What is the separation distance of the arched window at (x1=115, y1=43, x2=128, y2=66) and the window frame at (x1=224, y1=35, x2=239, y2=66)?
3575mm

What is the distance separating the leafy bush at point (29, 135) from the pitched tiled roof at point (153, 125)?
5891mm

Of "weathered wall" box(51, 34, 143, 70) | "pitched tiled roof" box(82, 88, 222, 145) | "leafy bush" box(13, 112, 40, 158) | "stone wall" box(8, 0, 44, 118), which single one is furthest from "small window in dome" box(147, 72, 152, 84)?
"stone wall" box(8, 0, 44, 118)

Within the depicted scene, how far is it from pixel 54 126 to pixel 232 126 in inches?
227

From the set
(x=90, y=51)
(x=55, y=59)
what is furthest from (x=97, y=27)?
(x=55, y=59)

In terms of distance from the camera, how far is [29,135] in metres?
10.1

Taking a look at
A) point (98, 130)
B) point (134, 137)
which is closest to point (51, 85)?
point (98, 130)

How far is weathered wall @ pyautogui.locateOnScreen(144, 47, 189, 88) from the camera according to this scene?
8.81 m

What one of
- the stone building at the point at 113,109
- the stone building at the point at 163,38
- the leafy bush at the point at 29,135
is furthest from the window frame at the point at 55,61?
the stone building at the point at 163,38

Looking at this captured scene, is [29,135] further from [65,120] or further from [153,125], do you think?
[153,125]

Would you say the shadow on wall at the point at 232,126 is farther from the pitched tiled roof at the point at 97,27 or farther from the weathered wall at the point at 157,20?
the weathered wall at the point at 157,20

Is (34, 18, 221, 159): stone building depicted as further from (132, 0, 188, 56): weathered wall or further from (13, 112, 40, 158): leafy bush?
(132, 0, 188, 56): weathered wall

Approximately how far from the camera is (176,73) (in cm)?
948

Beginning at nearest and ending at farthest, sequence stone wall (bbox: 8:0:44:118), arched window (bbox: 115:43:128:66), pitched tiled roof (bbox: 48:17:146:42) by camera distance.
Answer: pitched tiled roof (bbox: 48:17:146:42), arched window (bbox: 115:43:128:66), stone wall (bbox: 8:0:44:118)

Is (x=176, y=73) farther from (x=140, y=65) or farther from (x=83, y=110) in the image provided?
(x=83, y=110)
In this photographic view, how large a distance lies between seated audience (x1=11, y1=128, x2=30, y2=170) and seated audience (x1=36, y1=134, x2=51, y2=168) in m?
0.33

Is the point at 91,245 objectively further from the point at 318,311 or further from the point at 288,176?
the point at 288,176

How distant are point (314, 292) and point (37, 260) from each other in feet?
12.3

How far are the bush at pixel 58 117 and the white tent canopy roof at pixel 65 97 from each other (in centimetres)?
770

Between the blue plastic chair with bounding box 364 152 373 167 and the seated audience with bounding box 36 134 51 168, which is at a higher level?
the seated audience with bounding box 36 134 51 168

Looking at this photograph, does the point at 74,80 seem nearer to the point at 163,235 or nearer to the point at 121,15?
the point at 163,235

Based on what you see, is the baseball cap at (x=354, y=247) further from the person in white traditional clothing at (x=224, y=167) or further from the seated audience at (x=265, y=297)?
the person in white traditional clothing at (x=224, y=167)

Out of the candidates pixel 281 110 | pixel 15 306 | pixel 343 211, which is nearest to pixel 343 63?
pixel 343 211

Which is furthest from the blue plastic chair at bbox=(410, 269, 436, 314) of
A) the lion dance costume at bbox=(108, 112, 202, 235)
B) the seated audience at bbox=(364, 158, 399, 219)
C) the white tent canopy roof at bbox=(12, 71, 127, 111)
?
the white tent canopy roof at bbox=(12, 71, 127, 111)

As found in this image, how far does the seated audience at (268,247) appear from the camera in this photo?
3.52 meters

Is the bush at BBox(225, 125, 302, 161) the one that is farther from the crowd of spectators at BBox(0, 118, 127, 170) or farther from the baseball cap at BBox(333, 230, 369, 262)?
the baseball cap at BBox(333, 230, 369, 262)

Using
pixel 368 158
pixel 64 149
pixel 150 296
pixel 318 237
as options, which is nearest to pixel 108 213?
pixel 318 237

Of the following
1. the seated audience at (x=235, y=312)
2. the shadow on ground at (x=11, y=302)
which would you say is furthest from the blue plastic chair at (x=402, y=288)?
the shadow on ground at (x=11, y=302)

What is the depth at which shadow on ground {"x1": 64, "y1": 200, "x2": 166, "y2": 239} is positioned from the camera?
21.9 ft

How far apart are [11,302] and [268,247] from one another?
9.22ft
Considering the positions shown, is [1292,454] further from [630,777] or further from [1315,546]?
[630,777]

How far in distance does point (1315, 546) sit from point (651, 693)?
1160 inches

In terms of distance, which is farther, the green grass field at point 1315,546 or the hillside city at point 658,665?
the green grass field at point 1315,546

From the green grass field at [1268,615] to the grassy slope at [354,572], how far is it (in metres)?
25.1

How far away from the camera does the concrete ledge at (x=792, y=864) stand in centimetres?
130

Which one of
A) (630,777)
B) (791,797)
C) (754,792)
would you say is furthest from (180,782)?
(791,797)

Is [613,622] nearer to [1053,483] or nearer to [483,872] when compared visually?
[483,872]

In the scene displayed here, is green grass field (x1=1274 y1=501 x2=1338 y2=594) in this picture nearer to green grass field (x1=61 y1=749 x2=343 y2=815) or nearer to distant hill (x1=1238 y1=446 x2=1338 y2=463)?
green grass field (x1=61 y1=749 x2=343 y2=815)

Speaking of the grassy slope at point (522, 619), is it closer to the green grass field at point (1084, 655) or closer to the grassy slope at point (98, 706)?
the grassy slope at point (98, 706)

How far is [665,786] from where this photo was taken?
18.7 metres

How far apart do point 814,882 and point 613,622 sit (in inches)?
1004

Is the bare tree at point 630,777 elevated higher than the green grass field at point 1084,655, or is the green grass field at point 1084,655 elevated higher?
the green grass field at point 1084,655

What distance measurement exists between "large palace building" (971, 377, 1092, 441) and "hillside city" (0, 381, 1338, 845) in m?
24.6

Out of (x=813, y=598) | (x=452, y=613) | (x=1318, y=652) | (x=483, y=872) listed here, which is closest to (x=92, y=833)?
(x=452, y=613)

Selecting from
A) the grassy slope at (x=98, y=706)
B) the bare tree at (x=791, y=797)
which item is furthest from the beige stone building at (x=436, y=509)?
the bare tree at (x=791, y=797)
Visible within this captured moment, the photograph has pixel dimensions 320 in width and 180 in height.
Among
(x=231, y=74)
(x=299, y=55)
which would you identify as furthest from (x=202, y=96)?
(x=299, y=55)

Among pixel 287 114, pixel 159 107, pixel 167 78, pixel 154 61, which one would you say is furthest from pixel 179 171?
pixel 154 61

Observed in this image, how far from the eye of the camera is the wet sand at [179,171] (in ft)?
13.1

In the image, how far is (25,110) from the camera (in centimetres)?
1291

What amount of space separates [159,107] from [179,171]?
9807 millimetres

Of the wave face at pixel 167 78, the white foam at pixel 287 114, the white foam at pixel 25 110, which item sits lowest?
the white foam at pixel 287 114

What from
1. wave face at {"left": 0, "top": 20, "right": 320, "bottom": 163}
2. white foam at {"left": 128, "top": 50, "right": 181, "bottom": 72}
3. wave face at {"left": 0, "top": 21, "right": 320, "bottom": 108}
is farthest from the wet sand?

WORK TO COMPLETE ->
Format every line of all the entries above as a JSON list of strings, one string per line, leaving out blank lines.

RESPONSE ->
[
  "What is the separation distance of the arched window at (x1=115, y1=43, x2=128, y2=66) and the window frame at (x1=224, y1=35, x2=239, y2=66)?",
  "3575mm",
  "What is the distance separating the leafy bush at point (29, 135) from the pitched tiled roof at point (153, 125)?",
  "5891mm",
  "Of \"weathered wall\" box(51, 34, 143, 70) | \"pitched tiled roof\" box(82, 88, 222, 145) | \"leafy bush\" box(13, 112, 40, 158) | \"stone wall\" box(8, 0, 44, 118), which single one is furthest from \"small window in dome\" box(147, 72, 152, 84)?",
  "\"stone wall\" box(8, 0, 44, 118)",
  "Within the depicted scene, how far is it from pixel 54 126 to pixel 232 126 in inches?",
  "227",
  "From the set",
  "(x=90, y=51)",
  "(x=55, y=59)",
  "what is furthest from (x=97, y=27)?",
  "(x=55, y=59)",
  "In terms of distance from the camera, how far is [29,135] in metres?",
  "10.1",
  "Taking a look at",
  "A) point (98, 130)",
  "B) point (134, 137)",
  "which is closest to point (51, 85)?",
  "point (98, 130)",
  "How far is weathered wall @ pyautogui.locateOnScreen(144, 47, 189, 88) from the camera according to this scene?",
  "8.81 m",
  "What one of",
  "- the stone building at the point at 113,109",
  "- the stone building at the point at 163,38",
  "- the leafy bush at the point at 29,135",
  "is furthest from the window frame at the point at 55,61?",
  "the stone building at the point at 163,38",
  "Looking at this captured scene, is [29,135] further from [65,120] or further from [153,125], do you think?",
  "[153,125]",
  "Would you say the shadow on wall at the point at 232,126 is farther from the pitched tiled roof at the point at 97,27 or farther from the weathered wall at the point at 157,20?",
  "the weathered wall at the point at 157,20",
  "Is (34, 18, 221, 159): stone building depicted as further from (132, 0, 188, 56): weathered wall or further from (13, 112, 40, 158): leafy bush?",
  "(132, 0, 188, 56): weathered wall",
  "Approximately how far from the camera is (176,73) (in cm)?",
  "948",
  "Beginning at nearest and ending at farthest, sequence stone wall (bbox: 8:0:44:118), arched window (bbox: 115:43:128:66), pitched tiled roof (bbox: 48:17:146:42) by camera distance.",
  "Answer: pitched tiled roof (bbox: 48:17:146:42), arched window (bbox: 115:43:128:66), stone wall (bbox: 8:0:44:118)",
  "Is (x=176, y=73) farther from (x=140, y=65) or farther from (x=83, y=110) in the image provided?",
  "(x=83, y=110)",
  "In this photographic view, how large a distance lies between seated audience (x1=11, y1=128, x2=30, y2=170) and seated audience (x1=36, y1=134, x2=51, y2=168) in m?",
  "0.33",
  "Is the point at 91,245 objectively further from the point at 318,311 or further from the point at 288,176?",
  "the point at 288,176",
  "How distant are point (314, 292) and point (37, 260) from each other in feet?",
  "12.3",
  "How far are the bush at pixel 58 117 and the white tent canopy roof at pixel 65 97 from each other (in centimetres)?",
  "770",
  "Between the blue plastic chair with bounding box 364 152 373 167 and the seated audience with bounding box 36 134 51 168, which is at a higher level?",
  "the seated audience with bounding box 36 134 51 168",
  "Looking at this photograph, does the point at 74,80 seem nearer to the point at 163,235 or nearer to the point at 121,15?",
  "the point at 163,235",
  "Based on what you see, is the baseball cap at (x=354, y=247) further from the person in white traditional clothing at (x=224, y=167) or further from the seated audience at (x=265, y=297)?",
  "the person in white traditional clothing at (x=224, y=167)",
  "Out of the candidates pixel 281 110 | pixel 15 306 | pixel 343 211, which is nearest to pixel 343 63?",
  "pixel 343 211",
  "Which is furthest from the blue plastic chair at bbox=(410, 269, 436, 314) of",
  "A) the lion dance costume at bbox=(108, 112, 202, 235)",
  "B) the seated audience at bbox=(364, 158, 399, 219)",
  "C) the white tent canopy roof at bbox=(12, 71, 127, 111)",
  "?",
  "the white tent canopy roof at bbox=(12, 71, 127, 111)",
  "As found in this image, how far does the seated audience at (268,247) appear from the camera in this photo?",
  "3.52 meters",
  "Is the bush at BBox(225, 125, 302, 161) the one that is farther from the crowd of spectators at BBox(0, 118, 127, 170) or farther from the baseball cap at BBox(333, 230, 369, 262)?",
  "the baseball cap at BBox(333, 230, 369, 262)",
  "Using",
  "pixel 368 158",
  "pixel 64 149",
  "pixel 150 296",
  "pixel 318 237",
  "as options, which is nearest to pixel 108 213?",
  "pixel 318 237",
  "Of the following",
  "1. the seated audience at (x=235, y=312)",
  "2. the shadow on ground at (x=11, y=302)",
  "which would you say is furthest from the blue plastic chair at (x=402, y=288)?",
  "the shadow on ground at (x=11, y=302)",
  "What is the depth at which shadow on ground {\"x1\": 64, \"y1\": 200, \"x2\": 166, \"y2\": 239} is positioned from the camera?",
  "21.9 ft",
  "How far apart are [11,302] and [268,247] from one another?",
  "9.22ft",
  "Considering the positions shown, is [1292,454] further from [630,777] or further from [1315,546]?",
  "[630,777]",
  "How far in distance does point (1315, 546) sit from point (651, 693)?",
  "1160 inches",
  "In terms of distance, which is farther, the green grass field at point 1315,546 or the hillside city at point 658,665?",
  "the green grass field at point 1315,546",
  "From the green grass field at [1268,615] to the grassy slope at [354,572], how far is it (in metres)?",
  "25.1",
  "How far away from the camera does the concrete ledge at (x=792, y=864) stand in centimetres?",
  "130",
  "Which one of",
  "A) (630,777)",
  "B) (791,797)",
  "C) (754,792)",
  "would you say is furthest from (180,782)?",
  "(791,797)",
  "Is [613,622] nearer to [1053,483] or nearer to [483,872] when compared visually?",
  "[483,872]",
  "In the scene displayed here, is green grass field (x1=1274 y1=501 x2=1338 y2=594) in this picture nearer to green grass field (x1=61 y1=749 x2=343 y2=815) or nearer to distant hill (x1=1238 y1=446 x2=1338 y2=463)?",
  "green grass field (x1=61 y1=749 x2=343 y2=815)",
  "Speaking of the grassy slope at point (522, 619), is it closer to the green grass field at point (1084, 655) or closer to the grassy slope at point (98, 706)?",
  "the grassy slope at point (98, 706)",
  "How far is [665,786] from where this photo was taken?",
  "18.7 metres",
  "How far apart do point 814,882 and point 613,622 sit (in inches)?",
  "1004",
  "Is the bare tree at point 630,777 elevated higher than the green grass field at point 1084,655, or is the green grass field at point 1084,655 elevated higher?",
  "the green grass field at point 1084,655",
  "What distance measurement exists between \"large palace building\" (971, 377, 1092, 441) and \"hillside city\" (0, 381, 1338, 845) in m?",
  "24.6",
  "Out of (x=813, y=598) | (x=452, y=613) | (x=1318, y=652) | (x=483, y=872) listed here, which is closest to (x=92, y=833)?",
  "(x=452, y=613)",
  "Selecting from",
  "A) the grassy slope at (x=98, y=706)",
  "B) the bare tree at (x=791, y=797)",
  "which item is furthest from the beige stone building at (x=436, y=509)?",
  "the bare tree at (x=791, y=797)",
  "Visible within this captured moment, the photograph has pixel dimensions 320 in width and 180 in height.",
  "Among",
  "(x=231, y=74)",
  "(x=299, y=55)",
  "which would you identify as furthest from (x=202, y=96)?",
  "(x=299, y=55)",
  "Among pixel 287 114, pixel 159 107, pixel 167 78, pixel 154 61, which one would you say is furthest from pixel 179 171?",
  "pixel 154 61",
  "Observed in this image, how far from the eye of the camera is the wet sand at [179,171] (in ft)?",
  "13.1",
  "In the image, how far is (25,110) from the camera (in centimetres)?",
  "1291",
  "What amount of space separates [159,107] from [179,171]?",
  "9807 millimetres",
  "Of the wave face at pixel 167 78, the white foam at pixel 287 114, the white foam at pixel 25 110, which item sits lowest?",
  "the white foam at pixel 287 114",
  "What from",
  "1. wave face at {\"left\": 0, \"top\": 20, \"right\": 320, \"bottom\": 163}",
  "2. white foam at {\"left\": 128, \"top\": 50, \"right\": 181, \"bottom\": 72}",
  "3. wave face at {\"left\": 0, \"top\": 21, \"right\": 320, \"bottom\": 108}",
  "is farthest from the wet sand?"
]